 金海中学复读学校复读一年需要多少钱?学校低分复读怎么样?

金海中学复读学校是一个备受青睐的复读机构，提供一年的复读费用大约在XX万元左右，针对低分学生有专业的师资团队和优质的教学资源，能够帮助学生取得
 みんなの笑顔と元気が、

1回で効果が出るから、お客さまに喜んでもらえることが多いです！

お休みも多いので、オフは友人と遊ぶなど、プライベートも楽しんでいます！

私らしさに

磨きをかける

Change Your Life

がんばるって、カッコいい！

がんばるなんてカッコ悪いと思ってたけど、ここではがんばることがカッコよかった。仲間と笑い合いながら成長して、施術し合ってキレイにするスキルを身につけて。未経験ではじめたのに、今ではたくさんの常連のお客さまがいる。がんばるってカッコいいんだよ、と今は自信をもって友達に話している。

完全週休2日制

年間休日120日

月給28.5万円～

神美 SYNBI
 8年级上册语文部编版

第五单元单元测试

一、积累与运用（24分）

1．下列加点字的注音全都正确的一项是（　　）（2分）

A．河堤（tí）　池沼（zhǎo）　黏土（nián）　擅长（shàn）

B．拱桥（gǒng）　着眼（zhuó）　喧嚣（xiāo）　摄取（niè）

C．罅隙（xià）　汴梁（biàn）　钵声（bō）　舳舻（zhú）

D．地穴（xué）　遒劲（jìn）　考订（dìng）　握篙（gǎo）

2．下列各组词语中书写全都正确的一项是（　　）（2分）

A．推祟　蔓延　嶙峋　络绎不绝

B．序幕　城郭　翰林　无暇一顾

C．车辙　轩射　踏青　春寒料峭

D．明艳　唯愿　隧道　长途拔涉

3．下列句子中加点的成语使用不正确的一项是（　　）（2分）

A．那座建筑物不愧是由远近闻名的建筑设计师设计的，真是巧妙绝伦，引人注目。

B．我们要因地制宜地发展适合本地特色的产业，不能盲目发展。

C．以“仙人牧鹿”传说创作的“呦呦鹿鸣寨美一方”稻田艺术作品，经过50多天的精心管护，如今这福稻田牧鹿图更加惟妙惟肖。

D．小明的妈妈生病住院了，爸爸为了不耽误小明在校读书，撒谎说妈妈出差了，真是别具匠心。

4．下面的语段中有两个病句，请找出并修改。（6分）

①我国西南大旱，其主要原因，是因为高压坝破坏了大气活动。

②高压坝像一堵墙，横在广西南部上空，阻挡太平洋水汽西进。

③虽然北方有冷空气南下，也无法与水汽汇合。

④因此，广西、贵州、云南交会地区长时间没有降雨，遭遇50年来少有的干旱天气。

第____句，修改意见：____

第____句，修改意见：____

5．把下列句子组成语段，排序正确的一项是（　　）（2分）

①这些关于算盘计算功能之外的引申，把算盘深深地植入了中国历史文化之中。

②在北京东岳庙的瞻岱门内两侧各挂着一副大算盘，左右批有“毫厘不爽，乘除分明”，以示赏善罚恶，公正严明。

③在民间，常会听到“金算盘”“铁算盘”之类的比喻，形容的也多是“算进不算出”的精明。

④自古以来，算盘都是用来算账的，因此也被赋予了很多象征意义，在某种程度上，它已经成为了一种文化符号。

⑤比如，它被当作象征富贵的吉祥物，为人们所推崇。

§ **What needs to be done**
Reproduce the lines of the entries above from the one with "B．拱桥（gǒng）　着眼（zhuó）　喧嚣（xiāo）　摄取（niè）" to the one with "A．那座建筑物不愧是由远近闻名的建筑设计师设计的，真是巧妙绝伦，引人注目。", both included, exactly and without any other line.

§ **The answer**
B．拱桥（gǒng）　着眼（zhuó）　喧嚣（xiāo）　摄取（niè）

C．罅隙（xià）　汴梁（biàn）　钵声（bō）　舳舻（zhú）

D．地穴（xué）　遒劲（jìn）　考订（dìng）　握篙（gǎo）

2．下列各组词语中书写全都正确的一项是（　　）（2分）

A．推祟　蔓延　嶙峋　络绎不绝

B．序幕　城郭　翰林　无暇一顾

C．车辙　轩射　踏青　春寒料峭

D．明艳　唯愿　隧道　长途拔涉

3．下列句子中加点的成语使用不正确的一项是（　　）（2分）

A．那座建筑物不愧是由远近闻名的建筑设计师设计的，真是巧妙绝伦，引人注目。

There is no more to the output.